What this exercise asks:
1. In the campus article, who is named as the UILO manager?
2. Please repeat the campus article word for word, everything from "Campus Life" down to "a helping hand.".

[Text under study]

Campus Life

University’s Industry Liaison Office can help get an idea off the ground

The process of taking an invention from the lab to the marketplace can be long and consist of more than a few twists and turns. Scientists at the University of Lethbridge who have the expertise to research and develop a novel idea or product may need coaching and support to commercialize it and that’s where the University Industry Liaison Office (UILO) within the Office of Research and Innovation Services (ORIS) can lend a helping hand.

Inventive works demonstrating a valued use to society are intellectual property (IP), which is defined by the Canadian Intellectual Property Office as a creation of the mind. IP includes inventions, literary and artistic works, designs and symbols, and names and images used in business. At the U of L, the person who creates the ‘work’ holds the IP.  While researchers who want to commercialize an invention can do so independently, UILO provides resources and expertise to work on the inventors’ behalf to translate their findings for an applied use and benefit. The U of L directs some its Research Support Fund towards the operation of the UILO.

“The UILO does several things to enhance knowledge translation of research for society’s benefit,” says Dr. Greg Vilk, UILO manager. “It can take many forms, such as the design of new bioplastics, precision agriculture techniques and technologies, a new drug for medical purposes, or a medical device such as a diagnostic mobile app for an unmet clinical need. It could also be educational materials for a unique requirement in the form of traditional methods or more progressive digital platforms.”

[/Text under study]
[Dataset extract]

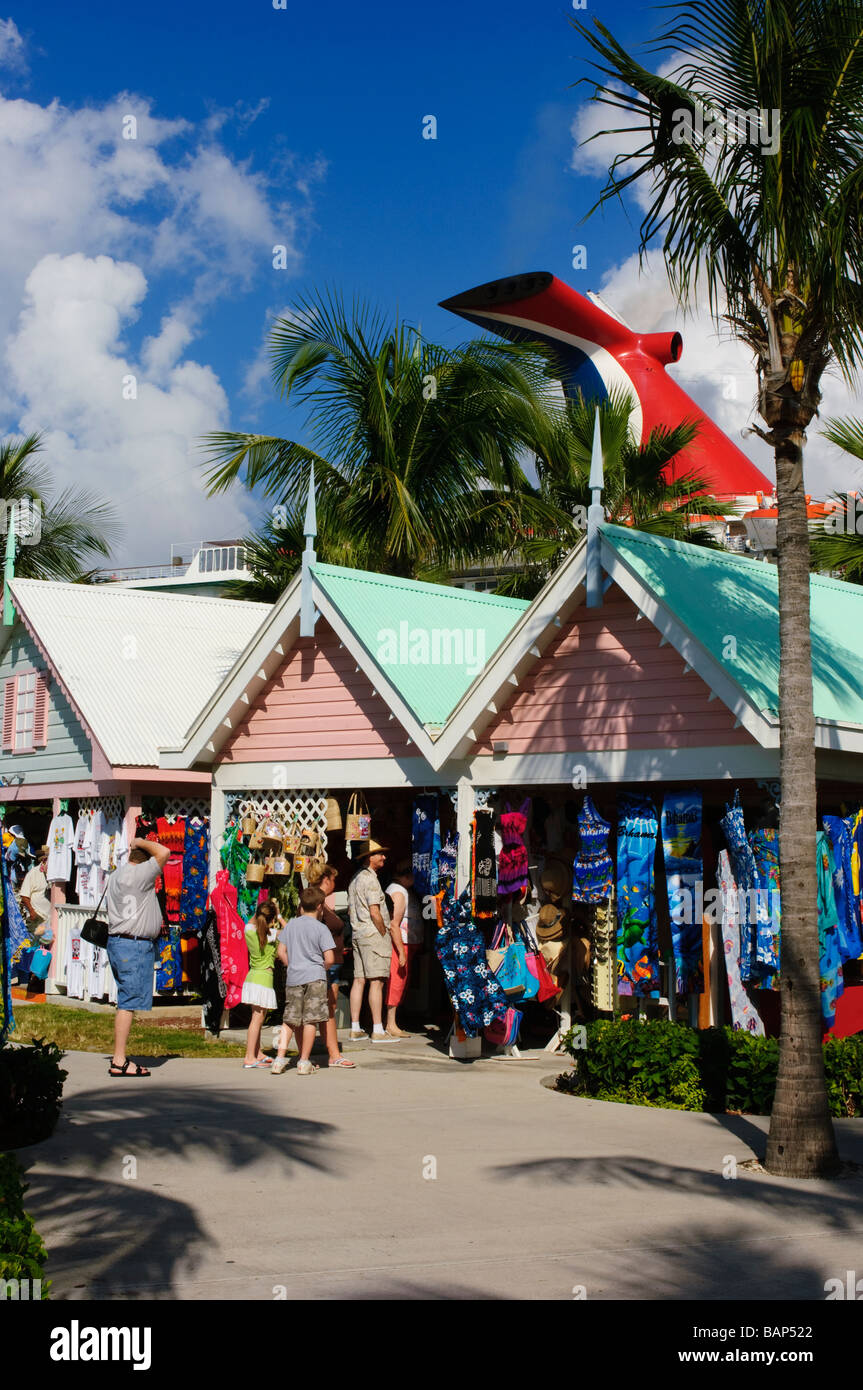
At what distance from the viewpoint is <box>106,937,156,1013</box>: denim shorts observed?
12.2 meters

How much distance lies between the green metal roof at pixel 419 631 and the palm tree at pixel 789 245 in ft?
18.7

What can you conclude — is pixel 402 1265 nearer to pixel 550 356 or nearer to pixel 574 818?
pixel 574 818

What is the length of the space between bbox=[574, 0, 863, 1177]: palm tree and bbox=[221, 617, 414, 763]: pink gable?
6397 millimetres

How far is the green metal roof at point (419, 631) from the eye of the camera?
48.6 ft

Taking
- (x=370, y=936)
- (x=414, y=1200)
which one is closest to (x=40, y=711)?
(x=370, y=936)

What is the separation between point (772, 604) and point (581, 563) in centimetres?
237

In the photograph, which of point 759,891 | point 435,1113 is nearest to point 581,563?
point 759,891

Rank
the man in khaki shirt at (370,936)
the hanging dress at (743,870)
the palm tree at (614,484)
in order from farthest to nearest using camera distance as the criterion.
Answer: the palm tree at (614,484), the man in khaki shirt at (370,936), the hanging dress at (743,870)

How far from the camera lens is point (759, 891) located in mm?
11594

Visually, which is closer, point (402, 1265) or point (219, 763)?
point (402, 1265)

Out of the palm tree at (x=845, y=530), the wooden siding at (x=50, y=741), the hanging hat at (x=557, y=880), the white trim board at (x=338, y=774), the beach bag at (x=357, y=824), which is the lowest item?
the hanging hat at (x=557, y=880)

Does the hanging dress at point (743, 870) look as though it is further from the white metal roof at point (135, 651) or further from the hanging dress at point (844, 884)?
the white metal roof at point (135, 651)

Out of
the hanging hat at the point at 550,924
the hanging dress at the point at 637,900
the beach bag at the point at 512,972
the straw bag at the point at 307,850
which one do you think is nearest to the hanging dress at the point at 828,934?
the hanging dress at the point at 637,900

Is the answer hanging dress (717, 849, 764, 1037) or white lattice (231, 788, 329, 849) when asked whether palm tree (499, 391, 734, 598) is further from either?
hanging dress (717, 849, 764, 1037)
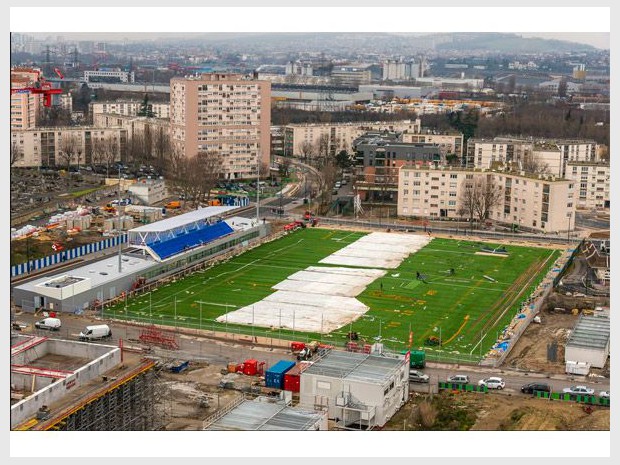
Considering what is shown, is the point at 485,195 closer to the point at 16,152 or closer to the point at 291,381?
the point at 291,381

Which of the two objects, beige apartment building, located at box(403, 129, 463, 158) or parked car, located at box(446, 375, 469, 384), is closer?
parked car, located at box(446, 375, 469, 384)

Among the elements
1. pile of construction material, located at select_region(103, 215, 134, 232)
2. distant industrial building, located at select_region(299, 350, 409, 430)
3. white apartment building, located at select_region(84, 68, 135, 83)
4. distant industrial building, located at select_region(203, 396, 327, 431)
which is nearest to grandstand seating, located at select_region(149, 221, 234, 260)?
pile of construction material, located at select_region(103, 215, 134, 232)

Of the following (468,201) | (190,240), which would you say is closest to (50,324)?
(190,240)

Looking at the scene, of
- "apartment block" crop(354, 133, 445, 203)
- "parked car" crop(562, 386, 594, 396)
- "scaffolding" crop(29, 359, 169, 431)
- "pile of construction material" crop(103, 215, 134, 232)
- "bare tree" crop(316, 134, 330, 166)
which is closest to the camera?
"scaffolding" crop(29, 359, 169, 431)

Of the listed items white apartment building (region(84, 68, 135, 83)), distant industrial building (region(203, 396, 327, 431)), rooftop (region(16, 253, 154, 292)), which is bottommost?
distant industrial building (region(203, 396, 327, 431))

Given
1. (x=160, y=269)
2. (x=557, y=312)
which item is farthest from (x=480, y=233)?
(x=160, y=269)

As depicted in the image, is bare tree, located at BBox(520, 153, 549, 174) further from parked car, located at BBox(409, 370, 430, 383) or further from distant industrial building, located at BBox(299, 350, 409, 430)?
distant industrial building, located at BBox(299, 350, 409, 430)
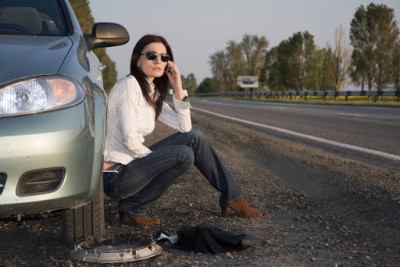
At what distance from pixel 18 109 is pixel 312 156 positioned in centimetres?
482

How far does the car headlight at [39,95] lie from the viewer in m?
2.13

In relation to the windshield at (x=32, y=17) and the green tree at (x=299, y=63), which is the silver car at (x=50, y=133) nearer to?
the windshield at (x=32, y=17)

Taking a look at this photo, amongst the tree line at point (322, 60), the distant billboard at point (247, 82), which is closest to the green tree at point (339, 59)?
the tree line at point (322, 60)

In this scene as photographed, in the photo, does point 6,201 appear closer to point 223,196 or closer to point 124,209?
point 124,209

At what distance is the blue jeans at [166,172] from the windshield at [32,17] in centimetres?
102

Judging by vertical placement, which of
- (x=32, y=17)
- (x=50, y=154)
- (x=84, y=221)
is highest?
(x=32, y=17)

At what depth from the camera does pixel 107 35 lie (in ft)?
11.0

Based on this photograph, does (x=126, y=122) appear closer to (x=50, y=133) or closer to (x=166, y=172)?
(x=166, y=172)

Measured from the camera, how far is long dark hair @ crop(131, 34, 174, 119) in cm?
341

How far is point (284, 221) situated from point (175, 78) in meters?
1.35

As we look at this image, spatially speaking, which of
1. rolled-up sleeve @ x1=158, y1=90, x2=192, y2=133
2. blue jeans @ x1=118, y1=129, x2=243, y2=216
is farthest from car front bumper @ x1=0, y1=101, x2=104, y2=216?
rolled-up sleeve @ x1=158, y1=90, x2=192, y2=133

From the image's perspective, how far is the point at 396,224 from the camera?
10.8 ft

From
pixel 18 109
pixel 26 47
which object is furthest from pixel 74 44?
pixel 18 109

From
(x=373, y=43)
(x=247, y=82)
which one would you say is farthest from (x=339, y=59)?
(x=247, y=82)
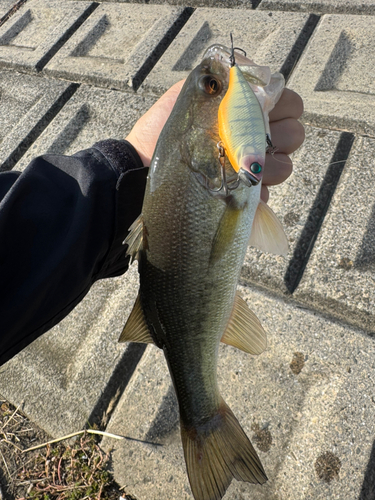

[/Dataset extract]

Answers to each task:
1. Dr. Greg Vilk

2.
Campus Life

University’s Industry Liaison Office can help get an idea off the ground

The process of taking an invention from the lab to the marketplace can be long and consist of more than a few twists and turns. Scientists at the University of Lethbridge who have the expertise to research and develop a novel idea or product may need coaching and support to commercialize it and that’s where the University Industry Liaison Office (UILO) within the Office of Research and Innovation Services (ORIS) can lend a helping hand.